課題文:
松井秀喜引退

松井秀喜という名前を最初に知ったのは1991年の夏。
母校が甲子園に出場、はるばる応援に行ったものの初戦敗退。
「まあ、相手が話題の松井がいる星稜だったしね」
という声で初めて知った。
その試合の松井は大したこと無かったので印象には残っていない。


僕の母校を倒した次の試合、松井は甲子園で1本目の本塁打
そこからはトントン拍子。
翌年に5打席連続敬遠をされたときは日本中の話題になってた。
個人的には敬遠策は有りだと思う。
みんな人気者の相手の対戦校なんて斬られ役くらいにしか
思っていないのだろうけど、普通の人間が怪獣を倒すためには
奇策だって必要だ。


ドラフトで松井は巨人に入団。
阪神ファンだと聞いてたので、すんなり阪神に決まっていれば
当時の阪神なら新庄・亀山らと合わせて面白い育ち方してただろう。


巨人に決まってから「ゴジラという怪獣の名前でなく、もっと
人間らしいニックネームがいい」という本人の希望を受けて
新聞社が公募。
集まったのが「ゴリラ」「大仏様」「恐竜戦車」など
散々だったのが笑えた。
あの日の新聞は購入したのだが、保存しときゃよかったな。


プロ入りしてからの松井は、「巨人のスター」として周囲が
勝手にイメージ先行させてるようで気の毒だった。
何年目かのキャンプで「高校時代に守った三塁もやってみたい」
と発言しても長嶋監督が「ホントに松井が言ったの?外野一筋で
行くことは同意してるはずだけど」と封じる始末。

与えられた情報:
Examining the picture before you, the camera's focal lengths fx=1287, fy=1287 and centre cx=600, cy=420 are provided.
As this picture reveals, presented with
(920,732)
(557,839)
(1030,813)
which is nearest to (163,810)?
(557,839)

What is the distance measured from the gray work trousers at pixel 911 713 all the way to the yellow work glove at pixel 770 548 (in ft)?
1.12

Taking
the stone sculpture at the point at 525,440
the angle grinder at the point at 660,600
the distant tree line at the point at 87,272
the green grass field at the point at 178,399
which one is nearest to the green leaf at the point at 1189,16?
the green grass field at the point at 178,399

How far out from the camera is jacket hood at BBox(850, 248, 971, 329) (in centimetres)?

練習問題:
A – 上に示した項目を、一字一句変えずにすべて書き写しなさい。
B – 松井秀喜についての課題文を、最後の文の後から書き継ぎなさい。

問題の解答:
A –
Examining the picture before you, the camera's focal lengths fx=1287, fy=1287 and centre cx=600, cy=420 are provided.
As this picture reveals, presented with
(920,732)
(557,839)
(1030,813)
which is nearest to (163,810)?
(557,839)

What is the distance measured from the gray work trousers at pixel 911 713 all the way to the yellow work glove at pixel 770 548 (in ft)?
1.12

Taking
the stone sculpture at the point at 525,440
the angle grinder at the point at 660,600
the distant tree line at the point at 87,272
the green grass field at the point at 178,399
which one is nearest to the green leaf at the point at 1189,16?
the green grass field at the point at 178,399

How far out from the camera is jacket hood at BBox(850, 248, 971, 329) (in centimetres)?

B –
MLB移籍しても向こうのフェンスにオレンジ色で「読売新聞」の
広告があるのを見ると、松井の意思で渡米したのかなと
いぶかしく思ってしまう。
あげく日本復帰しないまま引退。
何故か国民栄誉賞



松井の実力は間違いなく一流だと思うし、言動を見ても
面白い人柄だ。
横浜スタジアムのライトスタンドで、頭上を超えて行った
場外ホームランを生で見た。
生観戦した中では清原や田中幸雄に並ぶ凄い本塁打だった。


だが松井はずっと周囲の操り人形にされてたような気がして
本当に悔いのない野球人生を送れたのかなと思ってしまう。


ヤンキースタジアムで引退セレモニーが行われてた。
幸せそうな顔してた。
これでよかったのかな。
20年以上松井を見続けて、ようやく松井に納得した気分。


江夏豊MLB挑戦するとき「帰ってきたときにはたった一言、
おつかれ、それだけ言ってやってください」と挨拶した。
今その言葉を松井に使わせてもらいたい。
松井秀喜、お疲れ様でした。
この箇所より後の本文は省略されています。